Several studies have indicated the use of plant extracts for fungal disease control. Simon et al. (2016) studied medicinal plant extracts to control Diplocarpon rosae and observed anti-sporulation effect using crude Equisetum arvense L. aqueous extract (EBA) and a commercial product based on fermented plant extracts, and further observed protein synthesis in the D. rosae mycelium in the treatment with EBAs of R. officinalis, E. arvense, and Moringa oleifera, the commercial plant oil-based product and a citrus matter-based product, respectively. Ferreira et al. (2014) observed an inhibitory of neem seed extract until the third day that reduced sporulation in C. gloeosporioides collected from papaya fruits.

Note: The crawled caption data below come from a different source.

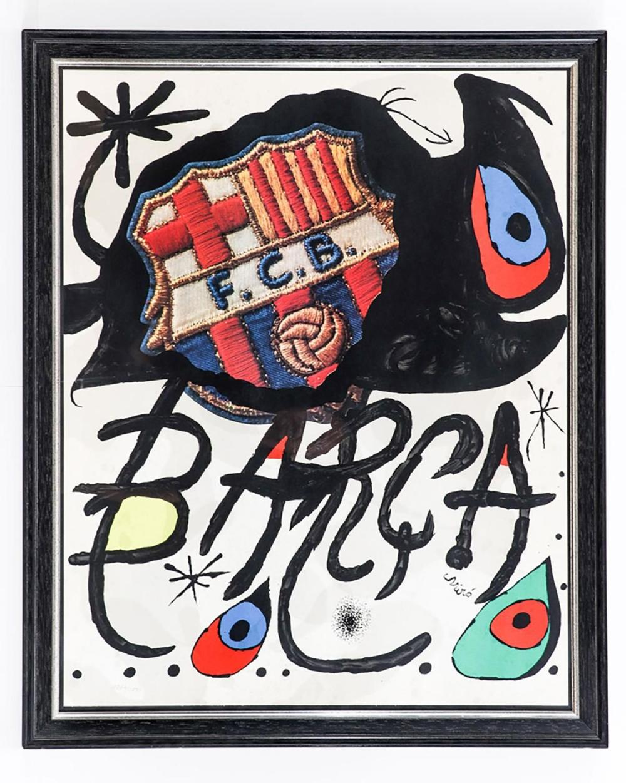 Joan Miró - 75 Aniversario del Barça, 1974
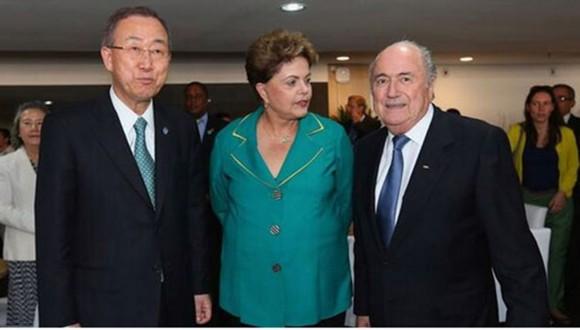 Dilma, con Ban Ki Moon y Sep Blatter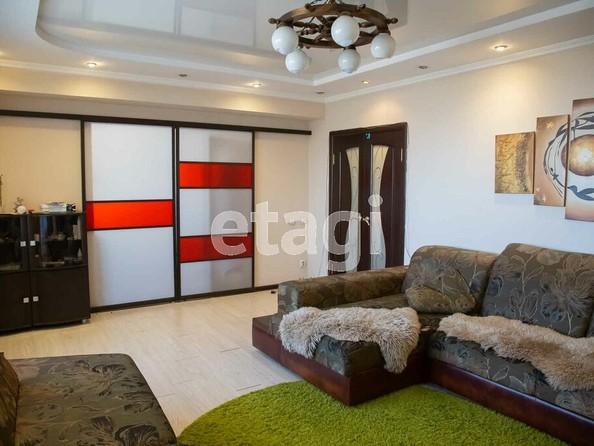Продам 5-комнатную, 169.1 м2, Геологическая ул, 23. Фото 4.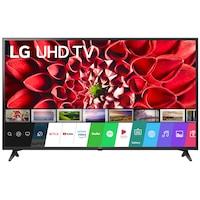 LG 49UN71003LB Smart LED Televízió, 124 cm, 4K Ultra HD, HDR, webOS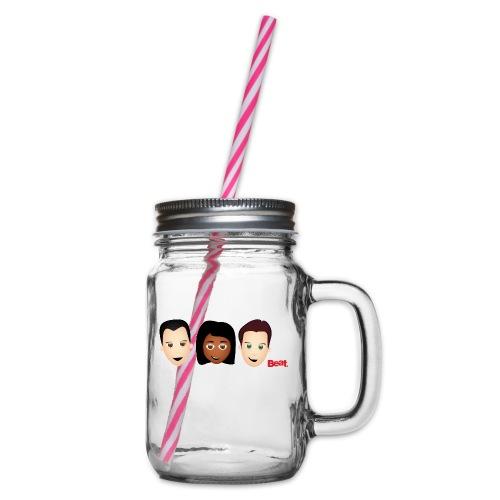 Beat Breakfast Teddy Bear - Glass jar with handle and screw cap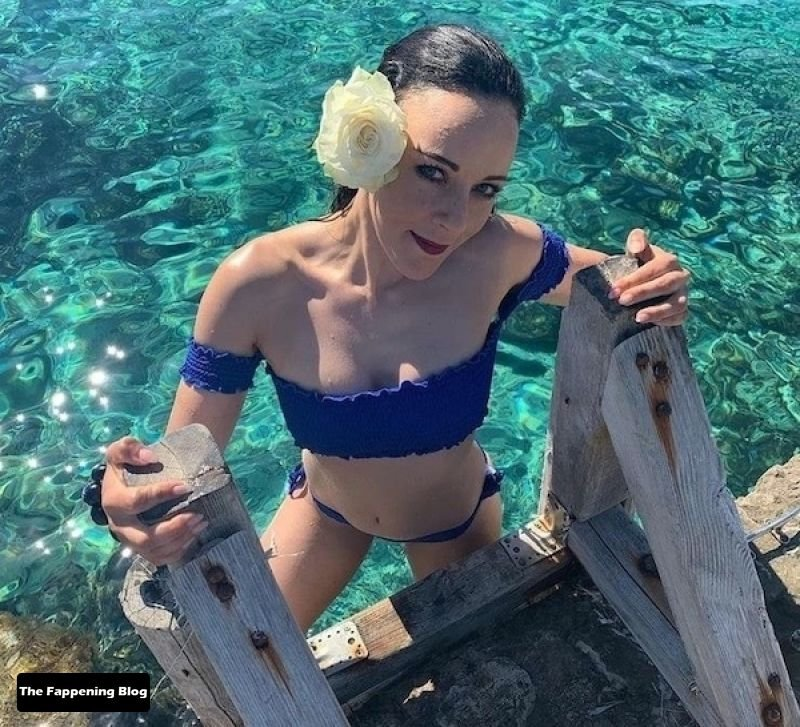 Jasmin Wagner Sexy 8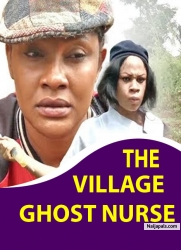 THE VILLAGE GHOST NURSE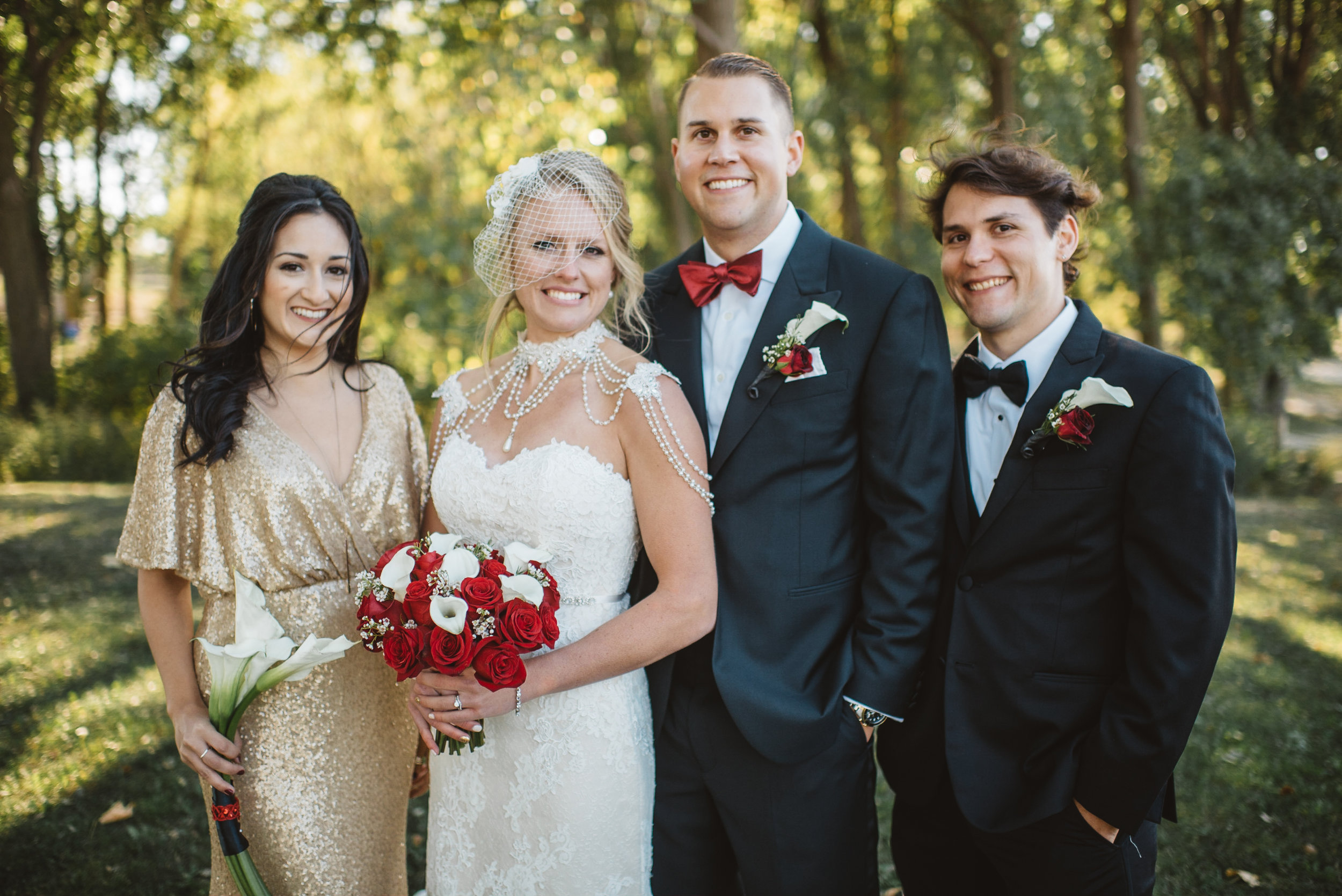 Wendy Park Wedding Cleveland-0060.jpg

Plant extract effect on C. gloeosporioides conidia germination

All the plant extracts tested in the germination experiment showed potential for spore germination inhibition (Table 2). However, the ginger plant extract presented the highest spore germination inhibition (95.32%), followed by the extracts of garlic (91.45%), bitter melon (88.5%), mint (82.37%) and lemon grass (81.28%). This inhibition was observed by Amadi et al. (2014) when ginger and guava extracts were used on the sporulation and germination of fungus spores stored in melons and was observed that the sporulation and spore germination were inhibited of Aspergillus flavus, A. niger, Rhizopus stolonifer and Fusarium.

 

 

Only cinnamon and lemon balm, of the plant extracts tested, presented germination inhibition below 50%.

Brito  and   Nascimento   (2015)  obtained  similar  results when they studied plant extract fungitoxic potential on Curvularia eragrostidis and observed that garlic, ginger, neem and citronela, starting at 25% concentration, presented bigger plant toxic effects in the in vitro analysis; reducing mycelial growth and sporulation as well as fungus germination. Marcondes et al. (2014) also observed that 20% garlic extract completely inhibited C. gloeosporioidese conidia germination and reduced the number and germination of Fusarium moniliforme conidia.

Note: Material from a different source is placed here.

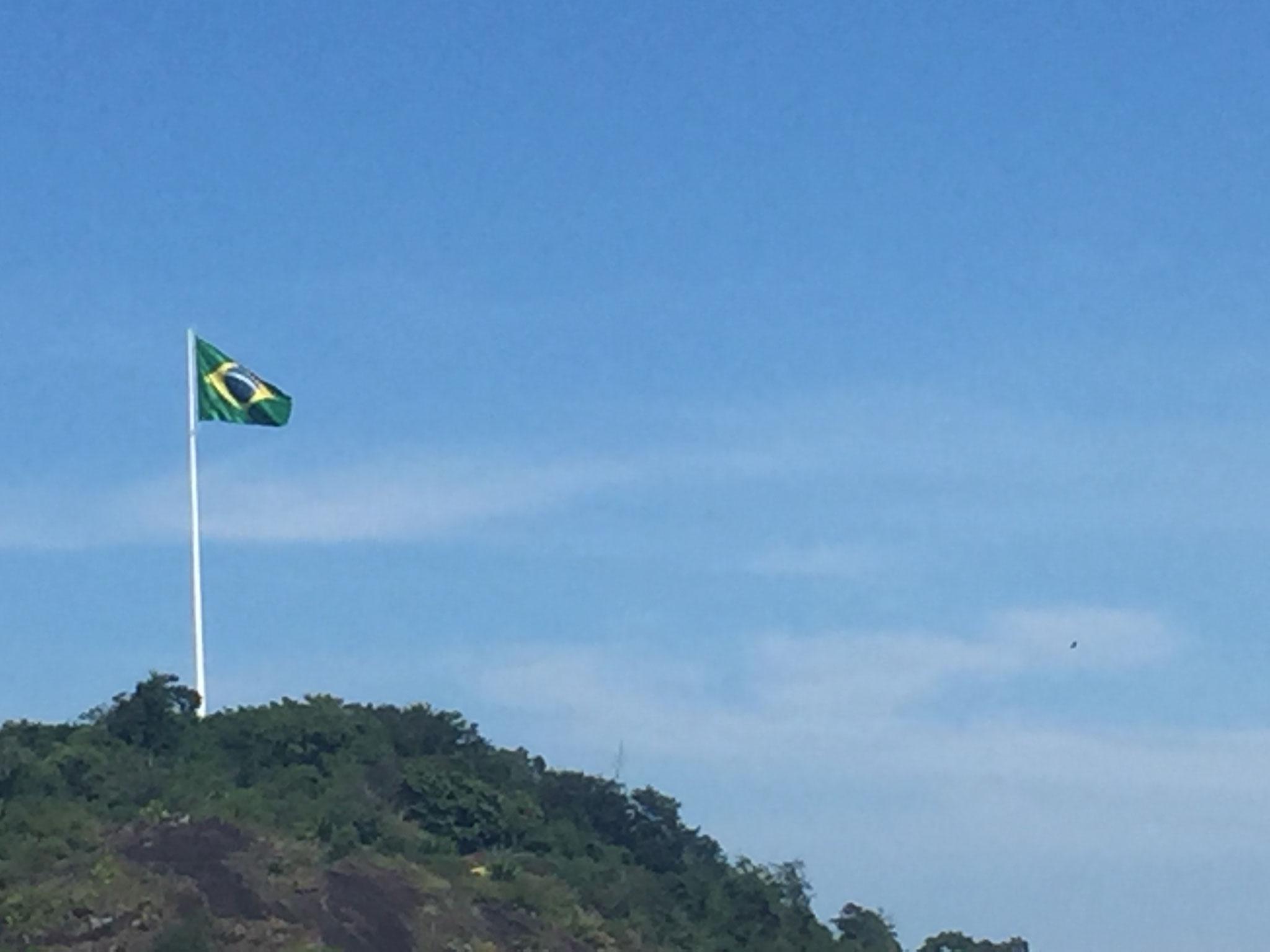 Brasilien ade!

The fungitoxicity of garlic extracts on fungus spore germination has been reported in several other studies, that it decrease the germination of sexed spores and conidia of a  range  of  fungi  pathogenic to plants (Souza and Soares, 2013; Wilson et al., 1997).

Lorenzi and Matos (2002) reported that aromatic herbs, such as garlic and ginger, have bacteriacide and fungicide action, because they contain allicin, inulin, gingerol and shorgaol in their chemical composition that confer high potential to these plants for control of several pathogens. Morais (2004), observed that 20% garlic aqueous extract concentrations inhibited Fusarium oxysporum Schlecht., Emend., Snyder., and Hansen. conidia germinationin.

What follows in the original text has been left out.